Turn the items below into a numbered list, one line per entry, and leave out the blank lines.

Data listing:
____________

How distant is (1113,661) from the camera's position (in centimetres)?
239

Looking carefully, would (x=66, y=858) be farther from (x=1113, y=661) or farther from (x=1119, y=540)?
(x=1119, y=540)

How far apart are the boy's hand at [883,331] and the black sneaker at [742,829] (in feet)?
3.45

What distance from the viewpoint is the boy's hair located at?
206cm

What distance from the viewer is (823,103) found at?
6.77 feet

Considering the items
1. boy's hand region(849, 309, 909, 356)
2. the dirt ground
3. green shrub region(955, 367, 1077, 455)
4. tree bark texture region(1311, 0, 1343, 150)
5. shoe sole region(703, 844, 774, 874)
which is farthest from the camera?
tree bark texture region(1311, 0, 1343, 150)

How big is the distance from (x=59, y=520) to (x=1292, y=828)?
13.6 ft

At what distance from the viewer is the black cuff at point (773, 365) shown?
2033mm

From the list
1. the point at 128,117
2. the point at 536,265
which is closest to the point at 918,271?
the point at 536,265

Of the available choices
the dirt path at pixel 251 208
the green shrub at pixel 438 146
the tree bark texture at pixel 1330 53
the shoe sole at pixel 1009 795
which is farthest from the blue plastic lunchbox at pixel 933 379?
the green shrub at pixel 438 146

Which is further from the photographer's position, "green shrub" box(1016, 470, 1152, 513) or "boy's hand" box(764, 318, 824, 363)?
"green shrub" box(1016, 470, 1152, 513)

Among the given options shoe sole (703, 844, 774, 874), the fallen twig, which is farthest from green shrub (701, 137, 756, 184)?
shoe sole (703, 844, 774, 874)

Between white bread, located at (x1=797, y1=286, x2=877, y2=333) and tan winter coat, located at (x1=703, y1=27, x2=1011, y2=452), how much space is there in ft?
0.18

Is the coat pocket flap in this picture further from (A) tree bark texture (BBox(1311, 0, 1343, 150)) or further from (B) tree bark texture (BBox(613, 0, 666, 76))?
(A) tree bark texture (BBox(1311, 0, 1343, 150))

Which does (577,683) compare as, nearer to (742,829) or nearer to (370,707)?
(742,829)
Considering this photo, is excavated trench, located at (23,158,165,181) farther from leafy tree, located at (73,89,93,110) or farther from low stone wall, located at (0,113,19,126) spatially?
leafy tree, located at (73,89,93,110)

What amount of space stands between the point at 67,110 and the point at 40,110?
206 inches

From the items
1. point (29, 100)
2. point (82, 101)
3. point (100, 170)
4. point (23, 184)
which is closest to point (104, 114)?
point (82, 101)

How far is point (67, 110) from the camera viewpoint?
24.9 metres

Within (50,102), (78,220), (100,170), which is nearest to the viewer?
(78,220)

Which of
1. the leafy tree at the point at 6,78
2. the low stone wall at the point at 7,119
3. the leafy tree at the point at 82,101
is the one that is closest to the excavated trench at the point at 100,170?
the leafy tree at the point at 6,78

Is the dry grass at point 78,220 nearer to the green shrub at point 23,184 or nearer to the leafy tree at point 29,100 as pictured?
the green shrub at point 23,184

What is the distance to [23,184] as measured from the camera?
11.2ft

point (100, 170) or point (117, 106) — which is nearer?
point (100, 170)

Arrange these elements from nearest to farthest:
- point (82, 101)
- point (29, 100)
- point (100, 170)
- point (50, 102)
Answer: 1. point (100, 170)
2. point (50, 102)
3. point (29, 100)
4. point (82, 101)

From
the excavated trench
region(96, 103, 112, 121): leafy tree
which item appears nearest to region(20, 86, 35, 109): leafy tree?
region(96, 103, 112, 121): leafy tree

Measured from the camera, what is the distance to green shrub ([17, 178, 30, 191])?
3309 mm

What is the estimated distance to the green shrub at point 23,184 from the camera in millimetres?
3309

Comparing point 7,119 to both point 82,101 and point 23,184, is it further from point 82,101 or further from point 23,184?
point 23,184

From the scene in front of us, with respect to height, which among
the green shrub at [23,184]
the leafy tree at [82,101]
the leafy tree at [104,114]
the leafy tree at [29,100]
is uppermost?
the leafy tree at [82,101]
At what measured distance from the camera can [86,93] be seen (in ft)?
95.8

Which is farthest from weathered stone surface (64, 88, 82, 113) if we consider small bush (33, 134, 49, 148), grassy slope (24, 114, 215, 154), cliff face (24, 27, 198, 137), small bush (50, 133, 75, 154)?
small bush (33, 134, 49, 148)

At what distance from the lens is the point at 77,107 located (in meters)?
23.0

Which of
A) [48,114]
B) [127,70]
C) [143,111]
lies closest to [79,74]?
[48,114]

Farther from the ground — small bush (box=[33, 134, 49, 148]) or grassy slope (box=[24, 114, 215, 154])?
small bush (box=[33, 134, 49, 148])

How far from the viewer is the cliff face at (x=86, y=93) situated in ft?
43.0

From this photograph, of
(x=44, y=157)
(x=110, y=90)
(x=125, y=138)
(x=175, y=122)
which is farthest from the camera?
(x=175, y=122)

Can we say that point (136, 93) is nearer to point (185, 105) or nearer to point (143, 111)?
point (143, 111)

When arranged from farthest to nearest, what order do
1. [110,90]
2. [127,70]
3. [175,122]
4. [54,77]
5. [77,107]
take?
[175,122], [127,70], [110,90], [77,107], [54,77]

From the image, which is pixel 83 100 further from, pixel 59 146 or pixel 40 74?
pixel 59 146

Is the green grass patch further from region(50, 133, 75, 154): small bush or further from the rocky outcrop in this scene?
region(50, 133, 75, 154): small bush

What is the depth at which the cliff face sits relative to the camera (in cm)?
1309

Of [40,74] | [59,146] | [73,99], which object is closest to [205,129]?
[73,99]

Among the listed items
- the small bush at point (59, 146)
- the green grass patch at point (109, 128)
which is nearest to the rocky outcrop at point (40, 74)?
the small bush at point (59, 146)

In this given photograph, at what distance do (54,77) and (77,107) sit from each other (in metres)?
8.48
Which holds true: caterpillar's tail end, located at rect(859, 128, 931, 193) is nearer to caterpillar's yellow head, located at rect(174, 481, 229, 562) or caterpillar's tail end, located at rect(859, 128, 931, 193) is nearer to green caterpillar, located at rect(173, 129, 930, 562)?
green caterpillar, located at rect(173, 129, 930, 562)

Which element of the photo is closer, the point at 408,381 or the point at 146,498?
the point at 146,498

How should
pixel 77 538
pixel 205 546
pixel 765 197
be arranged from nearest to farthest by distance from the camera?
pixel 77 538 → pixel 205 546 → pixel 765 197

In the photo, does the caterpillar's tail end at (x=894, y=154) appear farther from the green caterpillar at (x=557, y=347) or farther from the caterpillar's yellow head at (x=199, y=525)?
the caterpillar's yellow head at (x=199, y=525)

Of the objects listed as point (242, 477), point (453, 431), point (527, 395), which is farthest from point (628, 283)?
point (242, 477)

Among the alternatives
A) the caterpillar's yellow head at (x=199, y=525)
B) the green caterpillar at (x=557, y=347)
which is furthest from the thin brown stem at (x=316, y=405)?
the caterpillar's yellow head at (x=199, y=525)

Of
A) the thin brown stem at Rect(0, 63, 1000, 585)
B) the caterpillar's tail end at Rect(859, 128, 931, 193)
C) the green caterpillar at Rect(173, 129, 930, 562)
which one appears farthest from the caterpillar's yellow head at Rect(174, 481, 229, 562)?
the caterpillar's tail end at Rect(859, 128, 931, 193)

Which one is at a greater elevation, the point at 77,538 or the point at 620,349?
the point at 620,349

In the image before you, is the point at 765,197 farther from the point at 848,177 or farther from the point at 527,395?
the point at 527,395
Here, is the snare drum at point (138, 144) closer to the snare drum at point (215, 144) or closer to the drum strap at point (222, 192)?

____________

# SOLVED EXERCISE
1. How distant is (1113,661) from the camera's position (in centimetres)?
2. 239
3. Looking carefully, would (x=66, y=858) be farther from (x=1113, y=661) or farther from (x=1119, y=540)?
4. (x=1119, y=540)
5. How far apart are the boy's hand at [883,331] and the black sneaker at [742,829] (in feet)?
6. 3.45
7. What distance from the viewpoint is the boy's hair located at?
8. 206cm
9. What distance from the viewer is (823,103) found at?
10. 6.77 feet
11. Considering the items
12. 1. boy's hand region(849, 309, 909, 356)
13. 2. the dirt ground
14. 3. green shrub region(955, 367, 1077, 455)
15. 4. tree bark texture region(1311, 0, 1343, 150)
16. 5. shoe sole region(703, 844, 774, 874)
17. which is farthest from the camera?
18. tree bark texture region(1311, 0, 1343, 150)
19. How big is the distance from (x=59, y=520) to (x=1292, y=828)?
20. 13.6 ft
21. At what distance from the viewer is the black cuff at point (773, 365) shown?
22. 2033mm
23. From the list
24. 1. the point at 128,117
25. 2. the point at 536,265
26. which is closest to the point at 918,271?
27. the point at 536,265
28. Of the available choices
29. the dirt path at pixel 251 208
30. the green shrub at pixel 438 146
31. the tree bark texture at pixel 1330 53
32. the shoe sole at pixel 1009 795
33. which is farthest from the blue plastic lunchbox at pixel 933 379?
34. the green shrub at pixel 438 146
35. Which is further from the photographer's position, "green shrub" box(1016, 470, 1152, 513) or "boy's hand" box(764, 318, 824, 363)?
36. "green shrub" box(1016, 470, 1152, 513)
37. Among the given options shoe sole (703, 844, 774, 874), the fallen twig, which is farthest from green shrub (701, 137, 756, 184)?
38. shoe sole (703, 844, 774, 874)
39. Between white bread, located at (x1=797, y1=286, x2=877, y2=333) and tan winter coat, located at (x1=703, y1=27, x2=1011, y2=452), how much space is there in ft?
40. 0.18
41. Is the coat pocket flap in this picture further from (A) tree bark texture (BBox(1311, 0, 1343, 150)) or further from (B) tree bark texture (BBox(613, 0, 666, 76))?
42. (A) tree bark texture (BBox(1311, 0, 1343, 150))
43. Which does (577,683) compare as, nearer to (742,829) or nearer to (370,707)?
44. (742,829)
45. Considering this photo, is excavated trench, located at (23,158,165,181) farther from leafy tree, located at (73,89,93,110) or farther from low stone wall, located at (0,113,19,126) spatially?
46. leafy tree, located at (73,89,93,110)
47. What amount of space stands between the point at 67,110 and the point at 40,110?
48. 206 inches
49. From the items
50. 1. point (29, 100)
51. 2. point (82, 101)
52. 3. point (100, 170)
53. 4. point (23, 184)
54. which is closest to point (104, 114)?
55. point (82, 101)
56. How far is point (67, 110) from the camera viewpoint?
57. 24.9 metres
58. Within (50,102), (78,220), (100,170), which is nearest to the viewer?
59. (78,220)
60. Which of
61. 1. the leafy tree at the point at 6,78
62. 2. the low stone wall at the point at 7,119
63. 3. the leafy tree at the point at 82,101
64. is the one that is closest to the excavated trench at the point at 100,170?
65. the leafy tree at the point at 6,78
66. Is the dry grass at point 78,220 nearer to the green shrub at point 23,184 or nearer to the leafy tree at point 29,100 as pictured?
67. the green shrub at point 23,184
68. What is the distance to [23,184] as measured from the camera?
69. 11.2ft
70. point (100, 170) or point (117, 106) — which is nearer?
71. point (100, 170)
72. Arrange these elements from nearest to farthest:
73. - point (82, 101)
74. - point (29, 100)
75. - point (100, 170)
76. - point (50, 102)
77. Answer: 1. point (100, 170)
78. 2. point (50, 102)
79. 3. point (29, 100)
80. 4. point (82, 101)
81. From
82. the excavated trench
83. region(96, 103, 112, 121): leafy tree
84. which item appears nearest to region(20, 86, 35, 109): leafy tree?
85. region(96, 103, 112, 121): leafy tree
86. Measured from the camera, what is the distance to green shrub ([17, 178, 30, 191])?
87. 3309 mm
88. What is the estimated distance to the green shrub at point 23,184 from the camera in millimetres?
89. 3309
90. Comparing point 7,119 to both point 82,101 and point 23,184, is it further from point 82,101 or further from point 23,184?
91. point 23,184
92. From the scene in front of us, with respect to height, which among
93. the green shrub at [23,184]
94. the leafy tree at [82,101]
95. the leafy tree at [104,114]
96. the leafy tree at [29,100]
97. is uppermost?
98. the leafy tree at [82,101]
99. At what measured distance from the camera can [86,93] be seen (in ft)?
100. 95.8
101. Which is farthest from weathered stone surface (64, 88, 82, 113) if we consider small bush (33, 134, 49, 148), grassy slope (24, 114, 215, 154), cliff face (24, 27, 198, 137), small bush (50, 133, 75, 154)?
102. small bush (33, 134, 49, 148)
103. At what distance from the lens is the point at 77,107 located (in meters)?
104. 23.0
105. Which of
106. A) [48,114]
107. B) [127,70]
108. C) [143,111]
109. lies closest to [79,74]?
110. [48,114]
111. Farther from the ground — small bush (box=[33, 134, 49, 148]) or grassy slope (box=[24, 114, 215, 154])?
112. small bush (box=[33, 134, 49, 148])
113. How far from the viewer is the cliff face at (x=86, y=93) situated in ft?
114. 43.0
115. From this photograph, of
116. (x=44, y=157)
117. (x=110, y=90)
118. (x=125, y=138)
119. (x=175, y=122)
120. which is farthest from the camera?
121. (x=175, y=122)
122. Can we say that point (136, 93) is nearer to point (185, 105) or nearer to point (143, 111)?
123. point (143, 111)
124. When arranged from farthest to nearest, what order do
125. 1. [110,90]
126. 2. [127,70]
127. 3. [175,122]
128. 4. [54,77]
129. 5. [77,107]
130. take?
131. [175,122], [127,70], [110,90], [77,107], [54,77]
132. From the image, which is pixel 83 100 further from, pixel 59 146 or pixel 40 74?
133. pixel 59 146
134. Is the green grass patch further from region(50, 133, 75, 154): small bush or further from the rocky outcrop in this scene?
135. region(50, 133, 75, 154): small bush
136. What is the depth at which the cliff face sits relative to the camera (in cm)?
137. 1309
138. Of [40,74] | [59,146] | [73,99], which object is closest to [205,129]?
139. [73,99]
140. Among the listed items
141. - the small bush at point (59, 146)
142. - the green grass patch at point (109, 128)
143. which is nearest to the rocky outcrop at point (40, 74)?
144. the small bush at point (59, 146)
145. In this given photograph, at what distance do (54,77) and (77,107) sit from each other (in metres)?
146. 8.48
147. Which holds true: caterpillar's tail end, located at rect(859, 128, 931, 193) is nearer to caterpillar's yellow head, located at rect(174, 481, 229, 562) or caterpillar's tail end, located at rect(859, 128, 931, 193) is nearer to green caterpillar, located at rect(173, 129, 930, 562)?
148. green caterpillar, located at rect(173, 129, 930, 562)
149. Which element of the photo is closer, the point at 408,381 or the point at 146,498?
150. the point at 146,498
151. How should
152. pixel 77 538
153. pixel 205 546
154. pixel 765 197
155. be arranged from nearest to farthest by distance from the camera?
156. pixel 77 538 → pixel 205 546 → pixel 765 197
157. In the photo, does the caterpillar's tail end at (x=894, y=154) appear farther from the green caterpillar at (x=557, y=347) or farther from the caterpillar's yellow head at (x=199, y=525)?
158. the caterpillar's yellow head at (x=199, y=525)
159. Of the objects listed as point (242, 477), point (453, 431), point (527, 395), which is farthest from point (628, 283)?
160. point (242, 477)
161. Among the alternatives
162. A) the caterpillar's yellow head at (x=199, y=525)
163. B) the green caterpillar at (x=557, y=347)
164. which is furthest from the thin brown stem at (x=316, y=405)?
165. the caterpillar's yellow head at (x=199, y=525)
166. Of
167. A) the thin brown stem at Rect(0, 63, 1000, 585)
168. B) the caterpillar's tail end at Rect(859, 128, 931, 193)
169. C) the green caterpillar at Rect(173, 129, 930, 562)
170. which one appears farthest from the caterpillar's yellow head at Rect(174, 481, 229, 562)?
171. the caterpillar's tail end at Rect(859, 128, 931, 193)
172. Which one is at a greater elevation, the point at 77,538 or the point at 620,349?
173. the point at 620,349
174. In the image before you, is the point at 765,197 farther from the point at 848,177 or farther from the point at 527,395?
175. the point at 527,395
176. Here, is the snare drum at point (138, 144) closer to the snare drum at point (215, 144) or closer to the drum strap at point (222, 192)?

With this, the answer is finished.